Assigned task 1 — In the gcc commit message on zeroing forms for SVE top FP conversions, which extension adds zeroing predication for these instructions outside streaming mode?
Assigned task 2 — Write the next part of the gcc commit message on zeroing forms for SVE top FP conversions, starting after its last line.

----- Extract

[gcc r17-976] aarch64: add zeroing forms for predicated SVE top FP conversions

Artemiy Volkov via Gcc-cvs Fri, 29 May 2026 04:34:50 -0700

https://gcc.gnu.org/g:2b371286fd58c8b59b9de2f062ae51e29a2d4e8d


commit r17-976-g2b371286fd58c8b59b9de2f062ae51e29a2d4e8d
Author: Artemiy Volkov <[email protected]>
Date:   Sat Jan 10 07:40:59 2026 +0000

    aarch64: add zeroing forms for predicated SVE top FP conversions
    
    SVE2.2 (or in streaming mode, SME2.2) adds support for zeroing
    predication for the following SVE FP conversion instructions:
    
    SVE1:
            - BFCVTNT (Single-precision convert to BFloat16 (top, predicated))
    
    SVE2:
            - FCVTLT (Floating-point widening convert (top, predicated))
            - FCVTNT (Floating-point narrowing convert (top, predicated))
            - FCVTXNT (Double-precision convert to single-precision, rounding
              to odd (top, predicated))

----------
----- Data section

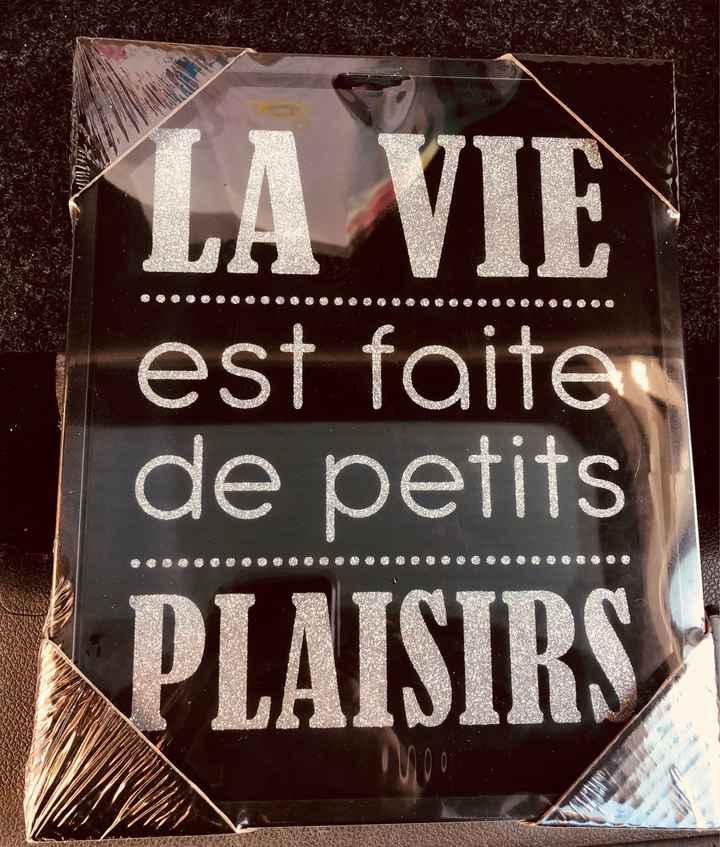 Voilà mes achats du jour !!!! - 1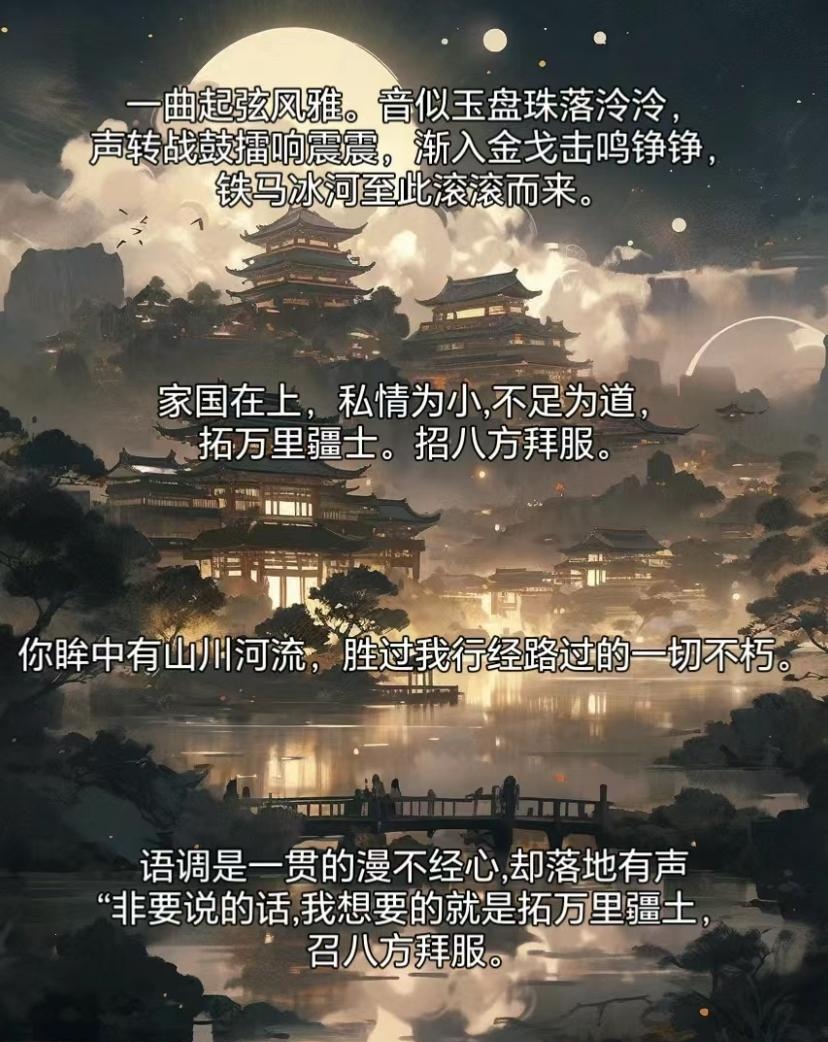 《君有疾否》可以写在作文里的满分语录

----------

Expected output 1 — SVE2.2

Expected output 2 —
    Additionally, this patch implements corresponding intrinsics documented in
    the ACLE manual [0] with the following signatures:
    
    svfloat{32,64}_t svcvtlt_{f32[_f16],_f64[_f32]}_z
      (svbool_t pg, svfloat{16,32}_t op);
    
    sv{bfloat16,float16,float32}_t svcvtnt_{f16[_f32],_f32[_f64],_bf16[_f32]}_z
      (sv{bfloat16,float16,float32}_t even, svbool_t pg, svfloat{32,64}_t op);
    
    svfloat32_t svcvtxnt_f32[_f64]_z
      (svfloat32_t even, svbool_t pg, svfloat64_t op);
    
    This patch adds an alternative that emits a single zeroing-predication
    form of the instructions mentioned above (as long as the sve2p2_or_sme2p2
    condition holds) to corresponding RTL patterns.  For narrowing conversions
    ([B]FCVTNT and FCVTXNT), since an additional merge operand controlling the
    values of inactive lanes is required, the intrinsics have been changed to
    use the new top_narrowing_convert SVE function base class; this new class
    injects a const_vector selector operand at expand time.  Depending on the
    value of this operand, either the destination vector or a constant zero
    vector is used to supply values for inactive lanes.
    
    The new tests all have "_z" in their names since they only cover the
    zeroing-predication versions of their respective intrinsics.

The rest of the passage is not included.